Segment Start: Data supplied

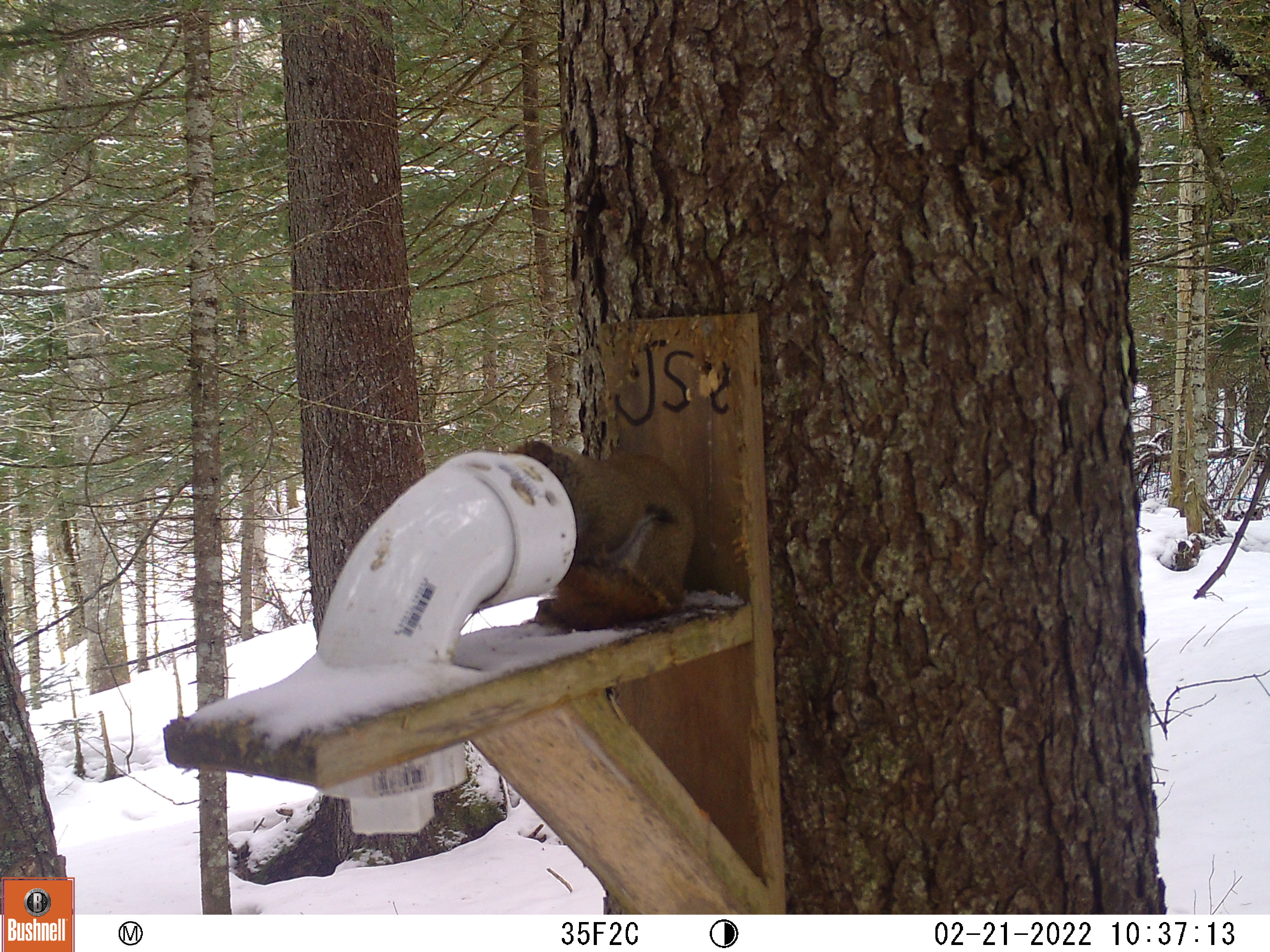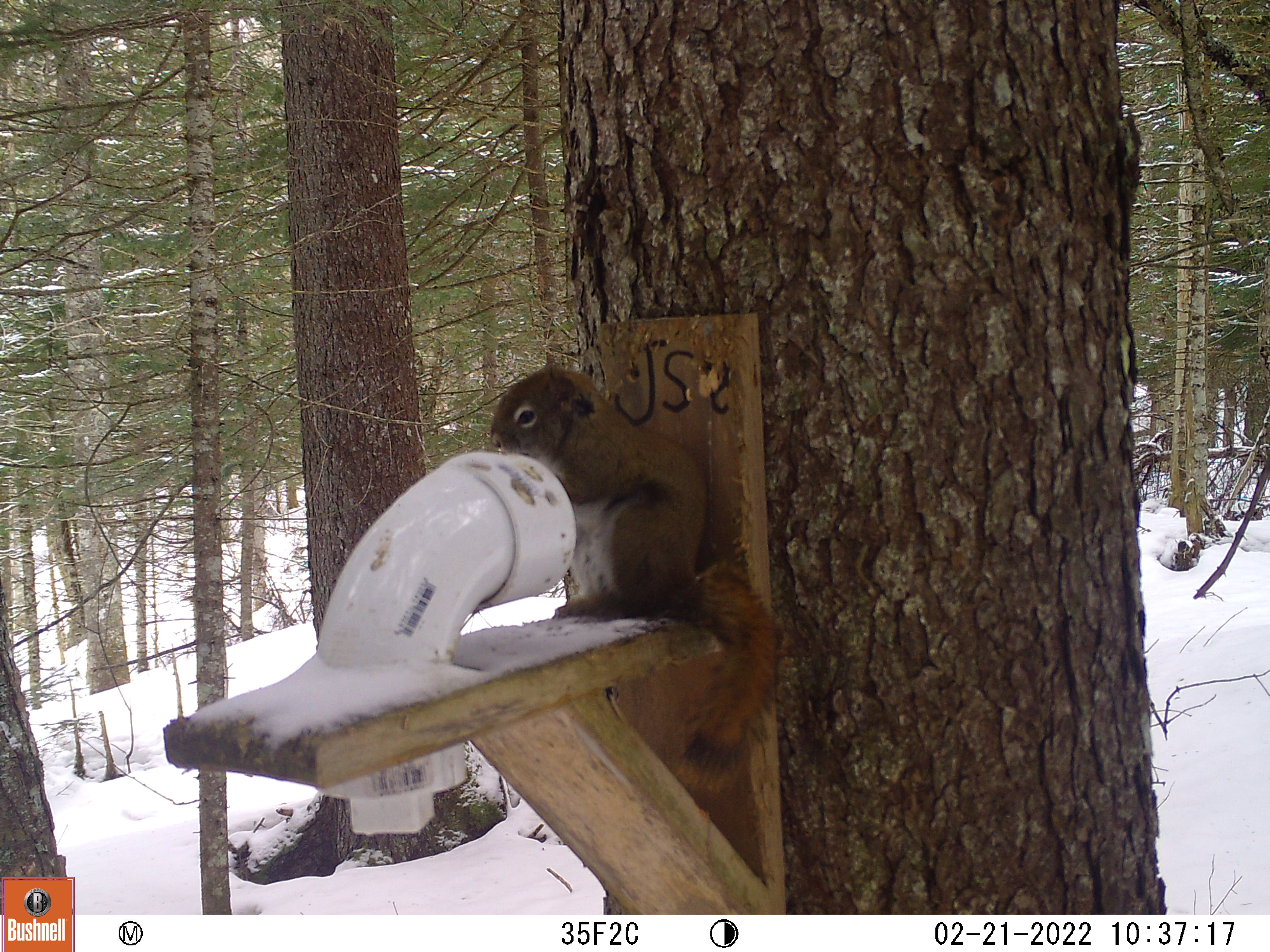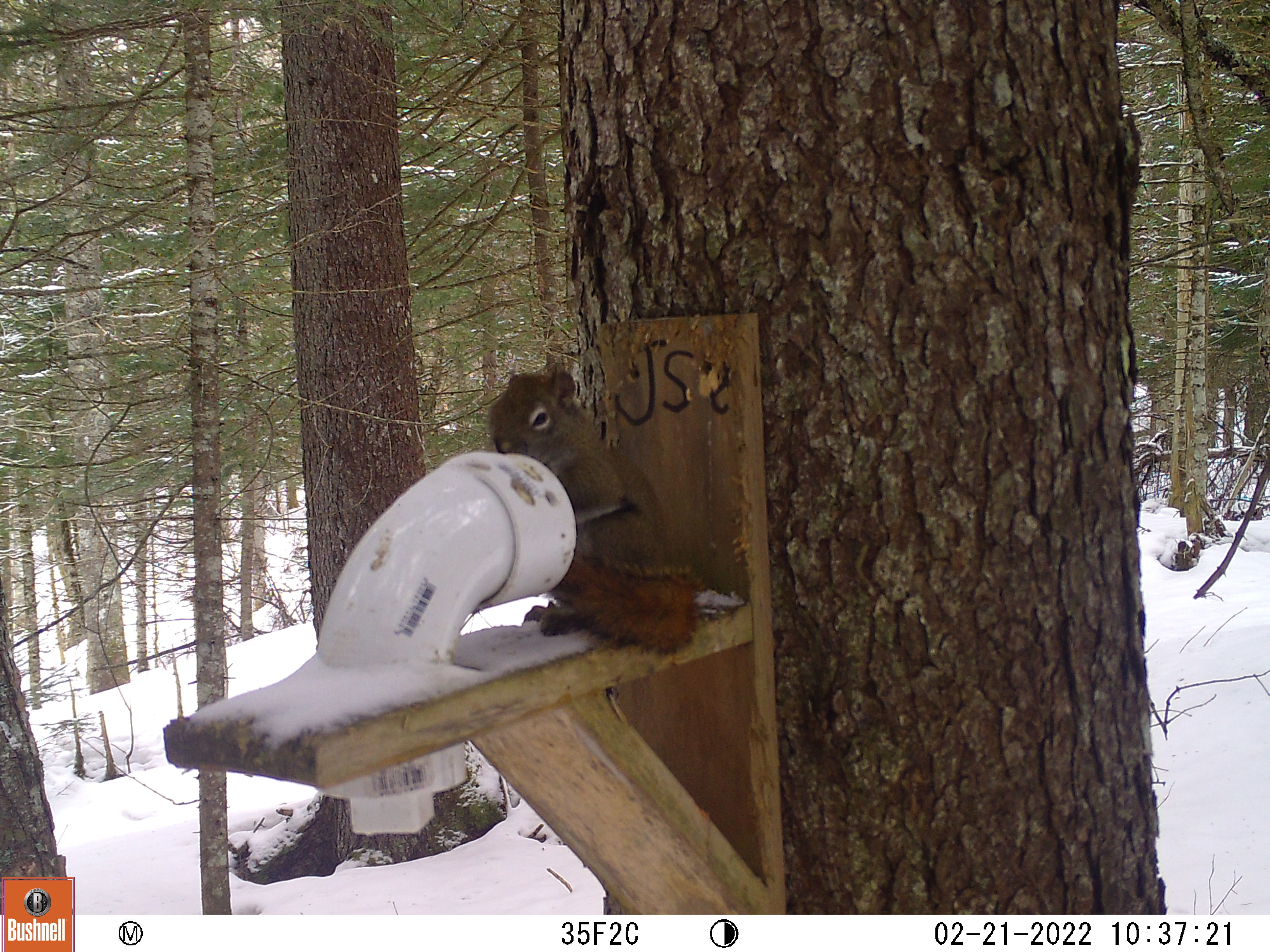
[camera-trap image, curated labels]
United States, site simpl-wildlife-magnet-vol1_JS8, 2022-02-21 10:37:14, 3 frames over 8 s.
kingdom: Animalia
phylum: Chordata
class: Mammalia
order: Rodentia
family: Sciuridae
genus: Tamiasciurus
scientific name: Tamiasciurus hudsonicus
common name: red squirrel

Segment End: Data supplied

What the task asks:
What you print must match the entries exactly, except that no pictures appear.

Answer section:
[camera-trap image, curated labels]
United States, site simpl-wildlife-magnet-vol1_JS8, 2022-02-21 10:37:14, 3 frames over 8 s.
kingdom: Animalia
phylum: Chordata
class: Mammalia
order: Rodentia
family: Sciuridae
genus: Tamiasciurus
scientific name: Tamiasciurus hudsonicus
common name: red squirrel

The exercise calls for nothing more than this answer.